それでも無理やり横になり、眠りにつこうとした深夜2時過ぎ。


ふと目を覚ました私は、部屋の隅に“誰かが立っている”のが見えました。


闇の中に浮かぶその人影。

なぜか私は目をそらせず、金縛りにかかったように体が動かなくなっていました。


そこにいたのは、一人の女の人。

横顔しか見えませんでしたが、その存在は異様に“はっきり”と私の目に映っていたのです。


暗い視界の中で、彼女だけが妙に鮮明に見える。


目を閉じようとしても閉じられず、私はただ恐怖に飲み込まれていきました。


そして──


女が、こちらを向いたのです。


目が合った瞬間、彼女が何かを手に持っていることに気づきました。

それは、あの人毛のカツラだったのです。


「え……?」


思考が追いつく間もなく、女がするすると私の顔のすぐ前まで近づいてきて、


「これは、私のだよ」


と、低く、けれどはっきりと囁いたのです。


次の瞬間、私は意識を失いました。


朝、目が覚めたときには全身が汗で濡れていて、全てが悪夢だったのかとすら思いました。

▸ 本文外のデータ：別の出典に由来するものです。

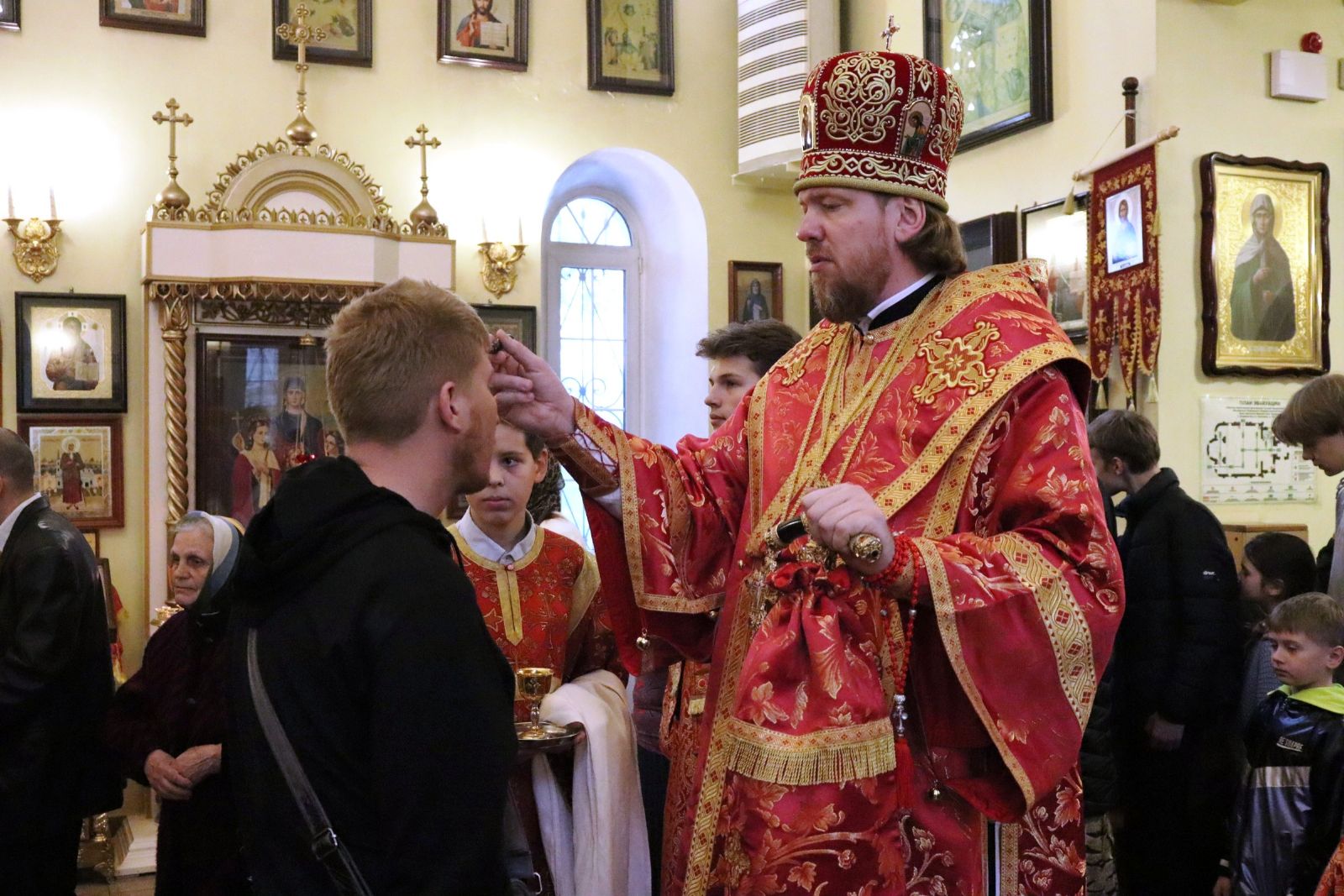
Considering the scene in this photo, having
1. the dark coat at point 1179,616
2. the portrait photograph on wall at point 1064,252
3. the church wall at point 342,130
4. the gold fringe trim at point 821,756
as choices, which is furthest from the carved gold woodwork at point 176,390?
the gold fringe trim at point 821,756

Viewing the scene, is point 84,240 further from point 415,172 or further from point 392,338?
point 392,338

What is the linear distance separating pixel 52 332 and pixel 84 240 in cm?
54

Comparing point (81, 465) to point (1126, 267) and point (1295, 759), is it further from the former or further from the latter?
point (1295, 759)

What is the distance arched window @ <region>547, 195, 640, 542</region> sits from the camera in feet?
30.7

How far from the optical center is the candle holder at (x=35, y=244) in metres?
7.29

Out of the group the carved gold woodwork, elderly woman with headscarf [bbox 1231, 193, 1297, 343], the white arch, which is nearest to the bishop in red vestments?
elderly woman with headscarf [bbox 1231, 193, 1297, 343]

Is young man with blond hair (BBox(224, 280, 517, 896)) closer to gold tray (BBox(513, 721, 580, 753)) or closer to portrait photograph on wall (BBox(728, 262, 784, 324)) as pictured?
gold tray (BBox(513, 721, 580, 753))

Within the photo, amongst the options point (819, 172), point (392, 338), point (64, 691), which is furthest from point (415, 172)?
point (392, 338)

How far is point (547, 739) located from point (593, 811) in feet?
0.79

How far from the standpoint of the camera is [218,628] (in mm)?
3816

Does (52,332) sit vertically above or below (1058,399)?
above

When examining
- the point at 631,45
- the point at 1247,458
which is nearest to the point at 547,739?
the point at 1247,458

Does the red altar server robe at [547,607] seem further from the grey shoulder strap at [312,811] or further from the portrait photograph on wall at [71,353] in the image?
the portrait photograph on wall at [71,353]

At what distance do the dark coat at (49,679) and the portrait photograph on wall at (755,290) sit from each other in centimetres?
527
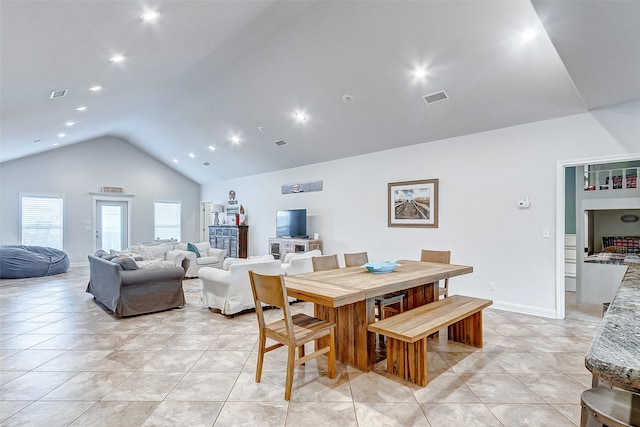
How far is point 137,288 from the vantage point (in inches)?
177

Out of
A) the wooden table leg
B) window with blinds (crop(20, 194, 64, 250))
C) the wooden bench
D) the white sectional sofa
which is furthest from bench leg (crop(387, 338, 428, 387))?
window with blinds (crop(20, 194, 64, 250))

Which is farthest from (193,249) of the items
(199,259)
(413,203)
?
(413,203)

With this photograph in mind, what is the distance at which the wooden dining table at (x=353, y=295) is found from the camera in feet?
8.27

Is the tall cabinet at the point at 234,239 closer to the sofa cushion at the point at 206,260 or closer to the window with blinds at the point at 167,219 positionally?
the sofa cushion at the point at 206,260

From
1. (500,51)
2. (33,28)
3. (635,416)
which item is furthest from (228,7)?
(635,416)

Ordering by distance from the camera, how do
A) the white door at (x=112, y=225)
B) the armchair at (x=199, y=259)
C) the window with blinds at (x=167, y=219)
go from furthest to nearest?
the window with blinds at (x=167, y=219), the white door at (x=112, y=225), the armchair at (x=199, y=259)

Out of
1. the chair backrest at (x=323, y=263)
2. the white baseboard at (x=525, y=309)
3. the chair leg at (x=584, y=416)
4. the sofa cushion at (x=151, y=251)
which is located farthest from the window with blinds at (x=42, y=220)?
the chair leg at (x=584, y=416)

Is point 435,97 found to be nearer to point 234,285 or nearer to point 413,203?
point 413,203

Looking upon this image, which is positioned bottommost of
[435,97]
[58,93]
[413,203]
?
[413,203]

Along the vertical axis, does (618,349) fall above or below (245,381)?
above

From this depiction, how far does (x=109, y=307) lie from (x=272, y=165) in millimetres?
4818

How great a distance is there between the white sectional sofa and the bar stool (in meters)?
3.72

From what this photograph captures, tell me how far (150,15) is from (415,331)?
3.45 metres

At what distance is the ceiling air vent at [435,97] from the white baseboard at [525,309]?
3036 millimetres
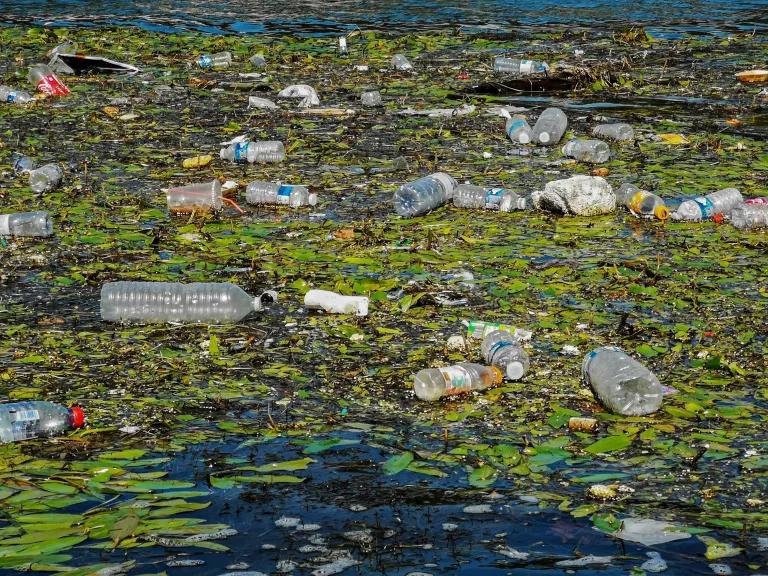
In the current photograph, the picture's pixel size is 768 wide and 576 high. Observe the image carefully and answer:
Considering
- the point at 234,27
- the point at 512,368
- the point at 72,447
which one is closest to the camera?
the point at 72,447

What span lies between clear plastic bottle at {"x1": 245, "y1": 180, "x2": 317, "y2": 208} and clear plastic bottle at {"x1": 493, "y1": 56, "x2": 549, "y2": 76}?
4.84 metres

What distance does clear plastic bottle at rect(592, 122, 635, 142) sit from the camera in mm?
9031

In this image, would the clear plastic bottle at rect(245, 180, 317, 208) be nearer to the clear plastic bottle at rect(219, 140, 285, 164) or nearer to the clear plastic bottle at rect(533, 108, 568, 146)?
the clear plastic bottle at rect(219, 140, 285, 164)

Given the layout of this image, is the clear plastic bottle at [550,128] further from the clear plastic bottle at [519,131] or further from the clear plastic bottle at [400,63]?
the clear plastic bottle at [400,63]

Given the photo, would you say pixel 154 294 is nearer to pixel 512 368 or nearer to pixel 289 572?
pixel 512 368

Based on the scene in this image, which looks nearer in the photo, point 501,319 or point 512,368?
point 512,368

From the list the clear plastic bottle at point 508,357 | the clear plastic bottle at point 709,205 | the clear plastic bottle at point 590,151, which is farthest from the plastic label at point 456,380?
the clear plastic bottle at point 590,151

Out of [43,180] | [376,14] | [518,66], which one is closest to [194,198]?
[43,180]

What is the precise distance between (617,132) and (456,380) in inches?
193

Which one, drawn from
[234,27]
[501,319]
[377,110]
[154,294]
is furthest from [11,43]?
[501,319]

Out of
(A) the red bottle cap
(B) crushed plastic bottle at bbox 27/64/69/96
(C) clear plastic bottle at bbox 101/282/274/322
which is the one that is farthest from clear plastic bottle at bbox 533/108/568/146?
(A) the red bottle cap

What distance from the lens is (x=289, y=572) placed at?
11.1ft

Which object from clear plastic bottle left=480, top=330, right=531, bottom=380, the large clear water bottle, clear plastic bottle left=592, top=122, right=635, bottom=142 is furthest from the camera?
clear plastic bottle left=592, top=122, right=635, bottom=142

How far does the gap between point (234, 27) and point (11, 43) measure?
2.97 meters
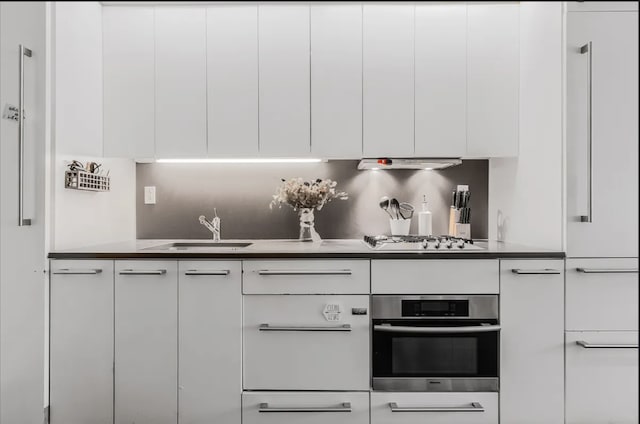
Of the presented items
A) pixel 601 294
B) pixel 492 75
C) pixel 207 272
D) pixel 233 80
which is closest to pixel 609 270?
pixel 601 294

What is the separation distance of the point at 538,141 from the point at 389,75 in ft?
2.61

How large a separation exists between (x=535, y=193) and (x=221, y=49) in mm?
1728

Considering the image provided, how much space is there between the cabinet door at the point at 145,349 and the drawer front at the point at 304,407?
1.15 ft

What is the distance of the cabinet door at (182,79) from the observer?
7.81 feet

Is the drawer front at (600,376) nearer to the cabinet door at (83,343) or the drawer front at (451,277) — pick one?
the drawer front at (451,277)

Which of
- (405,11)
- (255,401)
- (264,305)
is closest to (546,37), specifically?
(405,11)

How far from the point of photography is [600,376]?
1.99 metres

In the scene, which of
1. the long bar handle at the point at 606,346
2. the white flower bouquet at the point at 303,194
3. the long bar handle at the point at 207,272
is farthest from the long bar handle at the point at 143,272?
the long bar handle at the point at 606,346

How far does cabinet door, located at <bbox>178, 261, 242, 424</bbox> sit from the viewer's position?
204cm

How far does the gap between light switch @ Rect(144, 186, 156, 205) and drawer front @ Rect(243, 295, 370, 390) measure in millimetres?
1096

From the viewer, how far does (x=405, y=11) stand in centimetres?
234

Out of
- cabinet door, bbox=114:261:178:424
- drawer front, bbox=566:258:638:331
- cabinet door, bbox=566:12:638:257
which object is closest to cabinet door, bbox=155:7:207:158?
cabinet door, bbox=114:261:178:424

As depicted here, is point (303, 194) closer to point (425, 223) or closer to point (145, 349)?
point (425, 223)

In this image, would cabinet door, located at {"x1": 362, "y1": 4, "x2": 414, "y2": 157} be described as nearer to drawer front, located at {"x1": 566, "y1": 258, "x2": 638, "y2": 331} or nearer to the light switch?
drawer front, located at {"x1": 566, "y1": 258, "x2": 638, "y2": 331}
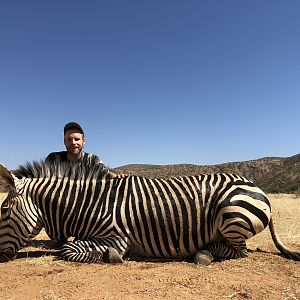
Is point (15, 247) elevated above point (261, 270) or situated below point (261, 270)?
above

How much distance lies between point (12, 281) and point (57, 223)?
3.90ft

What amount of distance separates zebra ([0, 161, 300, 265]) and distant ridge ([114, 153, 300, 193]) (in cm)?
3043

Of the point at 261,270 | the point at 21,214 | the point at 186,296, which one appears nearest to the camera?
the point at 186,296

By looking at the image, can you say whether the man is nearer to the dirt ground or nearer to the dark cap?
the dark cap

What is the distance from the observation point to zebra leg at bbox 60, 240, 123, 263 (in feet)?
14.9

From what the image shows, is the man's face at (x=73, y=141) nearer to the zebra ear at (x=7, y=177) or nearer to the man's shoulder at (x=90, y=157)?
the man's shoulder at (x=90, y=157)

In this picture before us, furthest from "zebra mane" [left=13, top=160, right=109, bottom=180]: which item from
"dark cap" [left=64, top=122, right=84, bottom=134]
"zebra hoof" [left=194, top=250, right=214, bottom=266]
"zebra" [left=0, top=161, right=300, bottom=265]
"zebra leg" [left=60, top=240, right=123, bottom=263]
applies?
"zebra hoof" [left=194, top=250, right=214, bottom=266]

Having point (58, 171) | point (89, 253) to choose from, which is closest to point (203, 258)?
point (89, 253)

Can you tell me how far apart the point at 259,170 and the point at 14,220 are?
1706 inches

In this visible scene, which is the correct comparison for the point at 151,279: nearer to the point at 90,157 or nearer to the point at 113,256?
the point at 113,256

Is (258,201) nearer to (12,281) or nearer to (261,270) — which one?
(261,270)

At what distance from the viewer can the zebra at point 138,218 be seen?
4.66 metres

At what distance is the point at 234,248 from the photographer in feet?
15.8

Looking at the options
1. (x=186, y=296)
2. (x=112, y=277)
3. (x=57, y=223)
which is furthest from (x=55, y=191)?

けれど──ベッドの脇には、あのカツラが落ちていたのです。


震える手でそれを拾い、私はすぐにお祓いをしてくれる神社を訪ねました。


神職の方はカツラを見てすぐに言いました。


「これは……強い怨念が宿っています。すぐに手放してください」


私はその場で処分をお願いしました。


それ以来、体調は嘘のように回復し、あの女の影を見ることもなくなりました。


──あの髪の毛は、おそらくあの女性のものだったのでしょう。


彼女がどんな経緯で髪を失い、それが商品として流通したのか、私には知るすべもありません。

けれど、あれが“自分の意志”で提供されたものだとはどうしても思えなかったのです。


今もあのショップでは中古の人毛カツラが販売され続けています。

見た目は普通の品でも、そこに宿るものまでは誰にも分かりません。


どうか、皆さんも気をつけてください。


人の“髪”には、想いが宿ることがあるのです。